2. The purpose of work Receiving boron containing multipurpose, including nano-structural, radiation-resistant materials and product. The goal was reached by means of SHS technology in the following independent technological directions: 1. SHS - compaction in a mode of burning and in a mode of thermal explosion were received: new without porous monolithic ceramic-metal resistant to dynamic blows, and also gradiyentny from two and more (with regulated) thickness of layers materials and products from them 2. SHS - under atmospheric conditions were received: porous, heat-resistant and heat resisting composite materials and products from them. 3. SHS – cast in the field of mass forces were received: ligatures in system of glands- pine forests, nickel - pine forest As a restorer were used aluminum alloy with the magnesium, received from production wastes

3. 1. SHS -compaction A. On fig. 1 and 2 is presented appearance and structure ceramic-metal material on a basis nitride – boride of the titan and, with the following characteristics: - Inexpensive ~ 50$/kg - Ultrafine with the sizes of particles <1 microns - Partially nanostructural <100 nanometers Fig. 1 Metal-ceramic material on a basis nitride –boride of the Titanium

4. SpectrumIn stats.NTi 1Yes47.652.4 2Yes47.252.8 3Yes50.149.9 Mean48.351.7 Std. deviation1.6 SpectrumIn stats.BTi 4Yes6 6. 5 3 3. 5 5Yes6 6. 7 3 3. 2 Mean6 6. 6 3 3. 4 Std. deviation0. 2 Processing option: nitrogen by difference All results in atomic % Fig. 2. Microstructure and distribution of elements in phases of the received metal-ceramic material on a basis nitride – boride of the titanium

5. - One of the layer is nanostructure ≤100 nmTiAl or Ti 3 Al; - The other layer is metal-ceramic material on the base of Ti-B or Ti-C- B-Me system - the thickness and quantity of layers are adjustable B. On fig. 3 and 4 is presented appearance and structure of a composite graded material consisting of two layers: Fig. 3. Graded two-layer metal-ceramic material on the left TiAl and TiB, on the right Ti 3 Al and TiC+ TiB

6. Fig. 4. Microstructure of the border of phases Ti 3 Al (left) and TiB 0,6 ( right)

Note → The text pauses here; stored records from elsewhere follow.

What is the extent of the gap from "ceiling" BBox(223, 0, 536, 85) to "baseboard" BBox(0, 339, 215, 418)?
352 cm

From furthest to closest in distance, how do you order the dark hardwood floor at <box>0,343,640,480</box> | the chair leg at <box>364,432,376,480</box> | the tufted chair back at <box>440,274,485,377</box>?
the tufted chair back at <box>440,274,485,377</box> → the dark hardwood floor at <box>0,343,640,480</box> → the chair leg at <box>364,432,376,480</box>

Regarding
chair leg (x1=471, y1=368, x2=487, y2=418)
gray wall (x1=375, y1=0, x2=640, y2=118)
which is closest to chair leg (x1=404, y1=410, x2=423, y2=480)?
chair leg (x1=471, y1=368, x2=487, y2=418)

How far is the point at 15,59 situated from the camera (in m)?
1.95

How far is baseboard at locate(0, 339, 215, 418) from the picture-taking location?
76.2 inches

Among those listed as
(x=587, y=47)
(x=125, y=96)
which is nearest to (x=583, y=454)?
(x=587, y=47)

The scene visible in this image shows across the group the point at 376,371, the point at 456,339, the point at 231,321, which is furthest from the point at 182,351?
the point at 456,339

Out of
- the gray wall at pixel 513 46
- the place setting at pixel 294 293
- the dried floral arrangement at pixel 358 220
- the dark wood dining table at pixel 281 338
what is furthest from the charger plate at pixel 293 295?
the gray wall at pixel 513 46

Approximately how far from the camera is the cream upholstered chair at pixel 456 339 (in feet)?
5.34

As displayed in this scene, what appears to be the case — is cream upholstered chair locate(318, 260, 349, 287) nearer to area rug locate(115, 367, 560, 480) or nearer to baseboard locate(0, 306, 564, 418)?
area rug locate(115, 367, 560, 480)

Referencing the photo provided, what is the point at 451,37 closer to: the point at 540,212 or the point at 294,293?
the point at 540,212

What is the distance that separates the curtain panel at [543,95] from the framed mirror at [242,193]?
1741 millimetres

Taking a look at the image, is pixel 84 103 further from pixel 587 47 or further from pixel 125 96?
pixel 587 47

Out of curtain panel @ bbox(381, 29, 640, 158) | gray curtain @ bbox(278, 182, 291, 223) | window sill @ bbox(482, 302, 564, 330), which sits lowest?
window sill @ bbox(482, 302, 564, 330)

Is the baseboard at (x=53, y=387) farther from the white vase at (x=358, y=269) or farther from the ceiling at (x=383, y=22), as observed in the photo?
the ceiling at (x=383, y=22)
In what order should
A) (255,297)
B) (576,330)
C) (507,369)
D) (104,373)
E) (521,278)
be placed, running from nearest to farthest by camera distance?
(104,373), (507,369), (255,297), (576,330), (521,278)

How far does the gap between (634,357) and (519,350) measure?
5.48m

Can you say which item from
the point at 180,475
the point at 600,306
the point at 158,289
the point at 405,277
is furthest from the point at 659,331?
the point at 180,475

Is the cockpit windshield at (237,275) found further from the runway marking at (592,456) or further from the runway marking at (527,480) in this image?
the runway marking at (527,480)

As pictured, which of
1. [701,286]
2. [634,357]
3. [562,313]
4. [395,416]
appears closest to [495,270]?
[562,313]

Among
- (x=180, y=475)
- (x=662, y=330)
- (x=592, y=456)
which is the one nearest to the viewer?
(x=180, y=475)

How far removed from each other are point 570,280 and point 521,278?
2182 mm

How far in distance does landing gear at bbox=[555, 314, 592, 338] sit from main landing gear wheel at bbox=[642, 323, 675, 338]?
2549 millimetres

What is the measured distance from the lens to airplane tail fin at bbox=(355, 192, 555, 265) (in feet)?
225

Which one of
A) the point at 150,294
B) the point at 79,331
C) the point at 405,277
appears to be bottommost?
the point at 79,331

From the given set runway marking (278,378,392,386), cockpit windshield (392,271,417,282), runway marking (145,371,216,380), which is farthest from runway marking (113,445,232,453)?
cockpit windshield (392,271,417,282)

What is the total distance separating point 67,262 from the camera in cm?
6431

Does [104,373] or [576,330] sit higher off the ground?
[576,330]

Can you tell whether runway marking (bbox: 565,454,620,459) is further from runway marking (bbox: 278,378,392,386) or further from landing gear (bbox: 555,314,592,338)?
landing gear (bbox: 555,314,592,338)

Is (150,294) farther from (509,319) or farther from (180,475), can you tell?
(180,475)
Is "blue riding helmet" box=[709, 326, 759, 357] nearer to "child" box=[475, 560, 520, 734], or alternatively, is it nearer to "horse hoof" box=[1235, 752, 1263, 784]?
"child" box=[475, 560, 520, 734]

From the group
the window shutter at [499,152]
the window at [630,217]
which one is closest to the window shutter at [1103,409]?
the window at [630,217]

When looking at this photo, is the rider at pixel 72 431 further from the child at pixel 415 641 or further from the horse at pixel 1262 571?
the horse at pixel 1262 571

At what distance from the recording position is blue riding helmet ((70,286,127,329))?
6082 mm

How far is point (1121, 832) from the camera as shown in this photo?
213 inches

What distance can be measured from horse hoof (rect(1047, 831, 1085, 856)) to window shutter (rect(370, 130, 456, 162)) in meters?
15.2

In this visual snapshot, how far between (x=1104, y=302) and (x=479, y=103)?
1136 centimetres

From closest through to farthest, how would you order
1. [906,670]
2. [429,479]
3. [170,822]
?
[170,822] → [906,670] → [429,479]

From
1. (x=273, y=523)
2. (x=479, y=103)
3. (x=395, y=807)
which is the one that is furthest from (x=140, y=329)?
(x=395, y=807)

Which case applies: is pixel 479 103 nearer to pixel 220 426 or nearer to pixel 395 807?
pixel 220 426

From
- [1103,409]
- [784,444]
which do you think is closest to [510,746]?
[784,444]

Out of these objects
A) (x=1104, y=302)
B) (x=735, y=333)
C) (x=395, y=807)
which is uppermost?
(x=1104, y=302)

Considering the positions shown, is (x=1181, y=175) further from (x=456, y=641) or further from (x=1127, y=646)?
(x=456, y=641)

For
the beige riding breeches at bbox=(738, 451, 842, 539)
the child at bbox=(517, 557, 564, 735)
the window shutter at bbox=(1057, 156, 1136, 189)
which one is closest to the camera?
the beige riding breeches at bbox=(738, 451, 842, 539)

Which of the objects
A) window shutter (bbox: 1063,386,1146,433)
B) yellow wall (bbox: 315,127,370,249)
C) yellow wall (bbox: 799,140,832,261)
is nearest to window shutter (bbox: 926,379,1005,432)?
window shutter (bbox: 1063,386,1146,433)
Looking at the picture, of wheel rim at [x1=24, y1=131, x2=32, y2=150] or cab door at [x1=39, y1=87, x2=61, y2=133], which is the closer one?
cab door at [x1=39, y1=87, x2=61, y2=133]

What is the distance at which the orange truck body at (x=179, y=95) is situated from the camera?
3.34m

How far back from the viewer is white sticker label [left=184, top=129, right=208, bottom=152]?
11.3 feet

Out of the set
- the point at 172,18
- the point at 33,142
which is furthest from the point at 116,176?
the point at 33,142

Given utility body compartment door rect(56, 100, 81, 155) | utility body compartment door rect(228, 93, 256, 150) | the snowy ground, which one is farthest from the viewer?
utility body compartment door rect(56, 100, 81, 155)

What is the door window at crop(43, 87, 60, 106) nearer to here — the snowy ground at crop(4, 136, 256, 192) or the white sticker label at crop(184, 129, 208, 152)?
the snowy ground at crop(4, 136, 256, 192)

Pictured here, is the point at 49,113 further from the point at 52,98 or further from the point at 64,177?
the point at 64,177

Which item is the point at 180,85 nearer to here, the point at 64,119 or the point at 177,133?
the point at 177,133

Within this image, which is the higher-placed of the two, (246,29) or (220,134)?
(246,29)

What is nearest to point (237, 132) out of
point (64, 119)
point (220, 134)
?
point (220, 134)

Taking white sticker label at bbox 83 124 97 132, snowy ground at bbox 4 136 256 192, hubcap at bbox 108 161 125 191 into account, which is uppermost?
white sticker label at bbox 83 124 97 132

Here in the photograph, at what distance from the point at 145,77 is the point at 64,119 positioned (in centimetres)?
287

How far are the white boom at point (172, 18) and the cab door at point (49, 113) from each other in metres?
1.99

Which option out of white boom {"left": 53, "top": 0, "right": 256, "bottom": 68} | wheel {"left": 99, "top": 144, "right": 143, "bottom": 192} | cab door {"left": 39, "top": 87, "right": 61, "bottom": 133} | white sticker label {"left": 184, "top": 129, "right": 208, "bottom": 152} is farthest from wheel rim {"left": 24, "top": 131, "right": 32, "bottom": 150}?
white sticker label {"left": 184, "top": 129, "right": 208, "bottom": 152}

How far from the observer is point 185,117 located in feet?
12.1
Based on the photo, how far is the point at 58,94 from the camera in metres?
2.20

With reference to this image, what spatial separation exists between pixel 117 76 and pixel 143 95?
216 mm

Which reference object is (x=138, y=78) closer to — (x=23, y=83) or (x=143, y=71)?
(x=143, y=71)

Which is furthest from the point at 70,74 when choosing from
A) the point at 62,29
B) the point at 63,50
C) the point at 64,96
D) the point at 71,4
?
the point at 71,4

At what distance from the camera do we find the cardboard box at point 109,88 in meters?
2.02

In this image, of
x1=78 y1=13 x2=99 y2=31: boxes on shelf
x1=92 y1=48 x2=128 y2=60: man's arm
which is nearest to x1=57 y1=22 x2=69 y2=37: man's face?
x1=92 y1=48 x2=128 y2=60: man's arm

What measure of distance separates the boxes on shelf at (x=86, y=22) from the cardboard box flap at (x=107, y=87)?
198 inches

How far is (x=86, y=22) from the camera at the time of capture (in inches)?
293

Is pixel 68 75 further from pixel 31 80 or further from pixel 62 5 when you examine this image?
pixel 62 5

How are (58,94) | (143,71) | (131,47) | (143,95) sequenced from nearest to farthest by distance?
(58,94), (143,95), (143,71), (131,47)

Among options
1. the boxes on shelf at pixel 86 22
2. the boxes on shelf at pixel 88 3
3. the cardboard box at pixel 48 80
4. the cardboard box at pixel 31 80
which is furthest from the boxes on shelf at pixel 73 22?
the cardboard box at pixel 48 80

7. 2. SHS – Under atmospheric conditions On fig. 5 are presented a different geometrical form of porous composite material consisting of mutually - the mixed phases CrB- Al 2 O 3 which is received from cheap oxides and metal restorer. - the gas permeability, regulated - from -1-to the 400 cond. units - general porosity (П, %) - 55-60 - diameter of porous d п Max., a micron - 45 - heat resistance (there is no oxidation) - 1300 – 1400 о С - thermal stability heating up to 1000 о С and cooling in water at 20 о С about With - more than 30 cycles -

8. Fig. 5 Composite material with adjustable porosity

9. Some technical and economic indicators and results of the carried-out researches (presented in tables No. 1 and 2) in the following systems: 1. B – Fe – Al-Mg – O; 2. B - Fe –Al- Mg – H – O; 3. B – Fe – Al-Mg – K – F – O; 4. B – Ni – Al-Mg – K – F – O. 3. SHS- cast in the field of mass forces

10. MethodExtraction of boron, % Electric power consumption, KV/H Impurity liquation on height and cross section of sample, % Ferro-boron nickel-boron Industrial Aluminum thermal method 50 -70 45-55 520 - 600 Si, P, Cu 25 - 35 SHS method 60 - 72 65 - 75 10 - 20 --- table. 1 table. 2 System Experimental conditionsInitial quantity of Boron in chasm, gr withdrawal of alloy, gr X-ray analysis Boron quantity in the final product, gr. Extractio n of boron, % Gravitatio nal coefficient, a/g argon. pressure MPa theoretic al exp. 1 0 1,0 8,01 36,4 27,0 FeB 4,43 55,31 2 1000 1,0 6,31 32,7 25,5FeB~60% Fe 2 B~40% 4,21 66,7 3 1000 3,0 4,26 26,1 21,2Fe 2 B~60% FeB~40% 2,93 68,7 4 1000 3,0 3,44 23,6 21,8Mg 2,99 Ni 7,52 B 6 2,48 72,1

11. Из таблицы № 1 следует, что в системе № 3 полученный ферробор соответствует промышленному марки ФВ-2, а в системе №4 полученный материал соответстуюет промышленному никель-бору марки НВ-1 ( по содержанию бора в конечном продукуте), а из таблицы 2 видно, что по извлечению бора CВС – способ превышает алюминотермическому методу получения лигатур. From the table No. 1 follows that in system No. 3 the received ferroboron corresponds industrial the ФВ-2 mark, and in system No. 4 the received material corresponds industrial НВ-1 brand nickel-Boron (according to the content of boron in final product), and table 2 shows that as for boron extraction, SHS method exceeds to an Aluminum thermal method of receiving ligatures.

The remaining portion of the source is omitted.